- **Entries shown**
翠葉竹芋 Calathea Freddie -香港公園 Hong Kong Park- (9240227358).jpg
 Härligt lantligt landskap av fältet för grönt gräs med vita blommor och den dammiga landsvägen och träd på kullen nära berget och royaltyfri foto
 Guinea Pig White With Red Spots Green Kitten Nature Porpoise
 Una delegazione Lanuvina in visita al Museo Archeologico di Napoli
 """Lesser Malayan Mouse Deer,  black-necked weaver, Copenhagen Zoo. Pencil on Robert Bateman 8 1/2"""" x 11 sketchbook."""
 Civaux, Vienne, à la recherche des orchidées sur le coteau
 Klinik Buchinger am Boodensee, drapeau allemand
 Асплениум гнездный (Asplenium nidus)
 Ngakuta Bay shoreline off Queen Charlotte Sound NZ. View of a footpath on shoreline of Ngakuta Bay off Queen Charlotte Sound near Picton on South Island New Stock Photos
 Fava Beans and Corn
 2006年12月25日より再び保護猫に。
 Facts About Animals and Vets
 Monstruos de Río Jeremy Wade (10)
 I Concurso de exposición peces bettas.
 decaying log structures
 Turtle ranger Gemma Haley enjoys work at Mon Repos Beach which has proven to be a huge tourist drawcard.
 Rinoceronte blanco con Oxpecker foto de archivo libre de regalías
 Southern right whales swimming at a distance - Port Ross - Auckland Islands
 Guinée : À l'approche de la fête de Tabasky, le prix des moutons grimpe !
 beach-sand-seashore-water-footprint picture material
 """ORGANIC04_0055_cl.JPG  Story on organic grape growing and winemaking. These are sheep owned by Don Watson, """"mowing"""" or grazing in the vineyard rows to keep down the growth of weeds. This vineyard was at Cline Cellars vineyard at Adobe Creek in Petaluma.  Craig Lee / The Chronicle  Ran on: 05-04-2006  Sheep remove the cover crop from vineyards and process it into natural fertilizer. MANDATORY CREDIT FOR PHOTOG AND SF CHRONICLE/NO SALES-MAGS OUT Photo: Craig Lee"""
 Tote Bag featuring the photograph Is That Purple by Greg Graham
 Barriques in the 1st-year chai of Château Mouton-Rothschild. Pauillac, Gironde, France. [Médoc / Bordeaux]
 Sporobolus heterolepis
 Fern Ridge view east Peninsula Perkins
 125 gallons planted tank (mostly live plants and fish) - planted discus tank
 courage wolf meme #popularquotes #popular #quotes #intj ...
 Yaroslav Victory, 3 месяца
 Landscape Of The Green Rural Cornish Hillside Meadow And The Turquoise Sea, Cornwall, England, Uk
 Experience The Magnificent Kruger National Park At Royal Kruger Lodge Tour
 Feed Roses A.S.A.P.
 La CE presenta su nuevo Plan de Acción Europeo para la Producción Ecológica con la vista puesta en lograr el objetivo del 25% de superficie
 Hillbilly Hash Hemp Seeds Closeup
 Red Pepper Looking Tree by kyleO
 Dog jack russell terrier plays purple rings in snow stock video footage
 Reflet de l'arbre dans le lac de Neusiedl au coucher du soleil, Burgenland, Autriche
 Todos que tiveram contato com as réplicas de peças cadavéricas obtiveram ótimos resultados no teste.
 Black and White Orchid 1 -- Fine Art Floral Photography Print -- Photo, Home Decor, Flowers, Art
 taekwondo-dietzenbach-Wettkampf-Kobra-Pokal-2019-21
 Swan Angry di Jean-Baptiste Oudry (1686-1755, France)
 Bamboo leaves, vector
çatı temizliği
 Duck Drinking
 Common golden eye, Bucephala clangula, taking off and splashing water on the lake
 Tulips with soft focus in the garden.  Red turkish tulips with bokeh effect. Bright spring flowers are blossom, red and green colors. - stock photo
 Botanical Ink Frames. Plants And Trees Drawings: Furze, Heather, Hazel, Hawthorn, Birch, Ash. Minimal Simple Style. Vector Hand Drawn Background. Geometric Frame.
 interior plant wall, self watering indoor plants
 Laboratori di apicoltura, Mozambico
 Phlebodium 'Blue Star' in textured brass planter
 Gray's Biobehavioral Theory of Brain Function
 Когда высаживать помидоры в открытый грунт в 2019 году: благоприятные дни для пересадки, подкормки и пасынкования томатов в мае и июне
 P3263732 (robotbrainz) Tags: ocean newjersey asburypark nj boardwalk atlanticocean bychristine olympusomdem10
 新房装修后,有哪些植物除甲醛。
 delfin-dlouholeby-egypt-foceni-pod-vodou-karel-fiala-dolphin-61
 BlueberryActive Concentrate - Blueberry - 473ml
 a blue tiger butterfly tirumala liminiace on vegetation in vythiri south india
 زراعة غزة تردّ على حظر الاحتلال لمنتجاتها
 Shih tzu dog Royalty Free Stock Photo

- **Description of the task**
Locate "Botanical Ink Frames." in the material, then quote the line that contains it and all lines after it through the final one.

- **Task solution**
 Botanical Ink Frames. Plants And Trees Drawings: Furze, Heather, Hazel, Hawthorn, Birch, Ash. Minimal Simple Style. Vector Hand Drawn Background. Geometric Frame.
 interior plant wall, self watering indoor plants
 Laboratori di apicoltura, Mozambico
 Phlebodium 'Blue Star' in textured brass planter
 Gray's Biobehavioral Theory of Brain Function
 Когда высаживать помидоры в открытый грунт в 2019 году: благоприятные дни для пересадки, подкормки и пасынкования томатов в мае и июне
 P3263732 (robotbrainz) Tags: ocean newjersey asburypark nj boardwalk atlanticocean bychristine olympusomdem10
 新房装修后,有哪些植物除甲醛。
 delfin-dlouholeby-egypt-foceni-pod-vodou-karel-fiala-dolphin-61
 BlueberryActive Concentrate - Blueberry - 473ml
 a blue tiger butterfly tirumala liminiace on vegetation in vythiri south india
 زراعة غزة تردّ على حظر الاحتلال لمنتجاتها
 Shih tzu dog Royalty Free Stock Photo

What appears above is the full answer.